» EXCERPTED PASSAGE:
────

Many new freelancers think they have to bid low to get work.  The problem with that is that if you bid an inadequate fee (a) you won't make enough money to make the job viable, and (b) you'll get a reputation for being cheap.  Buyers, even genuine ones, are not stupid.  If they can get what they need at a lower price then many will opt for that.

So now we come to the right way to pitch a bid.  Let's start with the biggest mistakes new freelancers make, and some of these you will have already seen in the previous part of this tutorial:

Here's seven things you should never do or say in a bid proposal, (and why you should never say them):

  • Never start a proposal by copy-pasting the project description into your proposal.  Why?  The buyer already knows this information.  He does not need it repeated, and by the time he's read through it he's lost interest in you.  Result – wasted bid;

  • Never say you will offer unlimited revisions.  That says you will never ever actually get it right.  Result – at worst you'll be taken for a ride, or, if you are lucky, a wasted bid;

  • Never offer free samples.  Why?  Bad buyers will take the free samples but not employ you.  Result – wasted bid;

  • Never say you are “the best”, “the fastest”, or “the cheapest”.  Why?  Because someone else will always be better, faster or cheaper.  Result – wasted bid;

  • Never claim to be able to translate any language pair.  Why?  Because if you cannot translate from personal knowledge, you are simply doing what the buyer could do himself, and good buyers know that and will regard your bid with contempt.  Result – wasted bid;

  • Never offer a buyer their money back if they are not satisfied.  The fact is that good buyers want someone who can do the job well, and not admit the risk of failure before you start.  Result – wasted bid;

  • Never beg for work or state that you are new to freelancing.  Good buyers want professional freelancers.   Result – wasted bid.

Never, ever, put any of the above “claims” or “pleas” into your bid proposals.  Bad employers will take advantage of you and good employers will ignore you.

So what makes a good bid?
I've said several times that only about 5% of freelancers actually learn how to write a good bid proposal, and as I explained earlier, when I post projects I get, on average, sixty bidders of whom just three post a good bid worth reading.

  • Your profile is about you, your skills, your experience and how you gained it;

  • Your bid proposal is about the client, his needs and how you will solve his problems.

And the second point there is the biggest single mistake freelancers make when seeking work.  You thought getting your profile wrong or leaving it incomplete was bad.  Well that fades into insignificance when you get your bid proposal wrong.

────

(Box-labeled dataset extracts)
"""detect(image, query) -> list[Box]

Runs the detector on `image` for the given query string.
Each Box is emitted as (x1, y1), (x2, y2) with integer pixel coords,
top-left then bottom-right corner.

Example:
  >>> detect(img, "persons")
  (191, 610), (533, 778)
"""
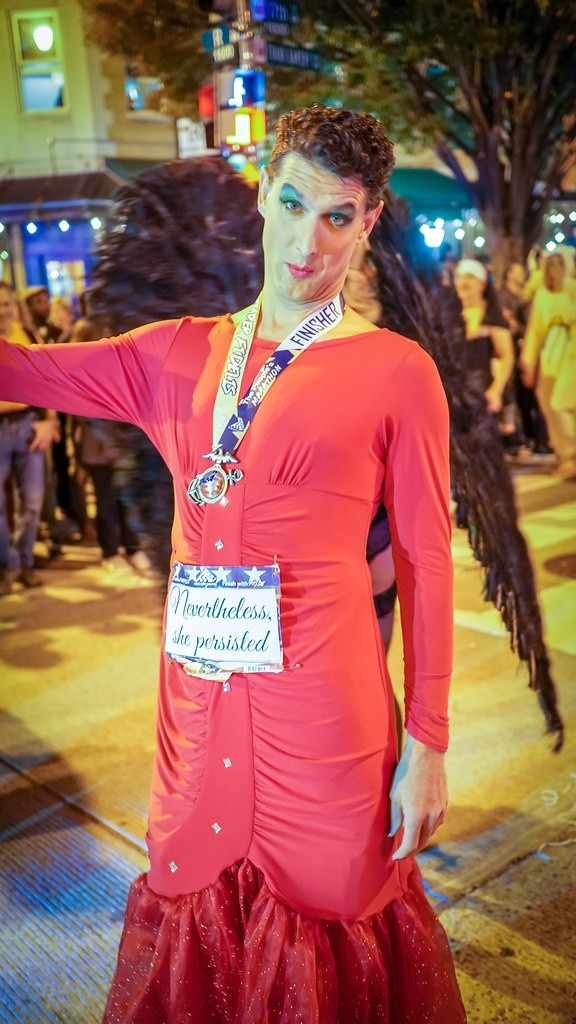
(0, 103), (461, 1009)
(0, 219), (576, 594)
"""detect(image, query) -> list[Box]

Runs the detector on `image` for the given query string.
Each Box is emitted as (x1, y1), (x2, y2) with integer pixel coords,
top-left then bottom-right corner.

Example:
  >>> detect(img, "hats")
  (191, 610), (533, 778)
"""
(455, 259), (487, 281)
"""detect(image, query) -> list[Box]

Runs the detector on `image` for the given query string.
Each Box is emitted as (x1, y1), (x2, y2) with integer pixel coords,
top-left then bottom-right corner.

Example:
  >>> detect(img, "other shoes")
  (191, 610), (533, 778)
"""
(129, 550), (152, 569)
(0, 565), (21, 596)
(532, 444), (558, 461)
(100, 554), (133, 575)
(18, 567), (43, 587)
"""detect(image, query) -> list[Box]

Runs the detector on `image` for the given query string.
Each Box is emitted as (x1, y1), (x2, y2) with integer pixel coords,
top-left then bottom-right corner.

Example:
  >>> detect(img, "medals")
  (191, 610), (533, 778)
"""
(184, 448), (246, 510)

────

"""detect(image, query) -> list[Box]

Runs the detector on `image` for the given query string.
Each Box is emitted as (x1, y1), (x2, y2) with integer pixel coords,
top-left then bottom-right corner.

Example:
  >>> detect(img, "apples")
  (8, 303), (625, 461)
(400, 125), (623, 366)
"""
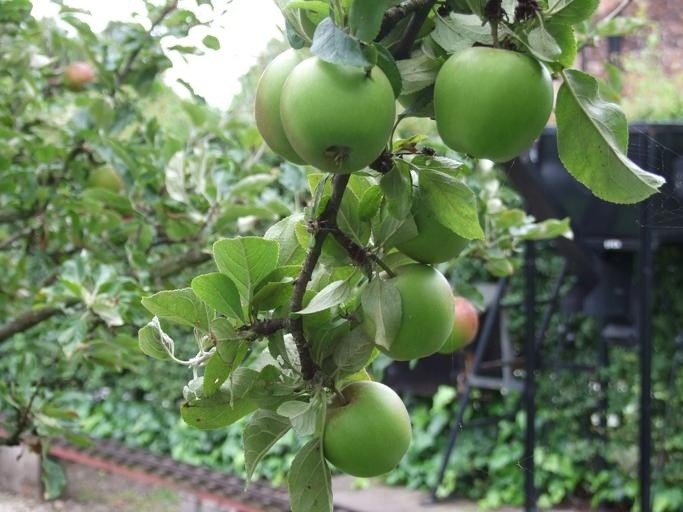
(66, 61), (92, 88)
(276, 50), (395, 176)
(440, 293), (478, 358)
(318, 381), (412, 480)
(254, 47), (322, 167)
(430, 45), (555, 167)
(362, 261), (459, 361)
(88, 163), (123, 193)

────

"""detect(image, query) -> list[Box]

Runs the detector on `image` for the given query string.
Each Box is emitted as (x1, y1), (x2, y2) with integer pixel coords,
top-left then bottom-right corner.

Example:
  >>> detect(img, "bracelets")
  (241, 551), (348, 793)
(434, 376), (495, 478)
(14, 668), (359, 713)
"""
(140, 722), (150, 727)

────

» EXERCISE TASKS:
[a] Condense the paragraph of the freelance bidding passage that begins "Many new freelancers think they have to bid low" into a short bulleted list, keeping its main facts.
[b] According to the freelance bidding passage, why should a freelancer never begin a proposal by copy-pasting the project description? Answer in one to three sentences.
[c] Reproduce verbatim everything in the freelance bidding passage from "So what makes" down to "solve his problems.".
The items are not needed for any of this work.

» WORKED ANSWERS:
[a]
- Many new freelancers believe they must bid low to win work.
- An inadequate fee won't earn enough to make the job viable.
- It also gives you a reputation for being cheap.
- Buyers, even genuine ones, are not stupid, and many will choose a lower price if it gets them what they need.

[b] The buyer already knows that information and does not need it repeated. By the time he has read through it, he has lost interest in the freelancer, so the bid is wasted.

[c]
So what makes a good bid?
I've said several times that only about 5% of freelancers actually learn how to write a good bid proposal, and as I explained earlier, when I post projects I get, on average, sixty bidders of whom just three post a good bid worth reading.

  • Your profile is about you, your skills, your experience and how you gained it;

  • Your bid proposal is about the client, his needs and how you will solve his problems.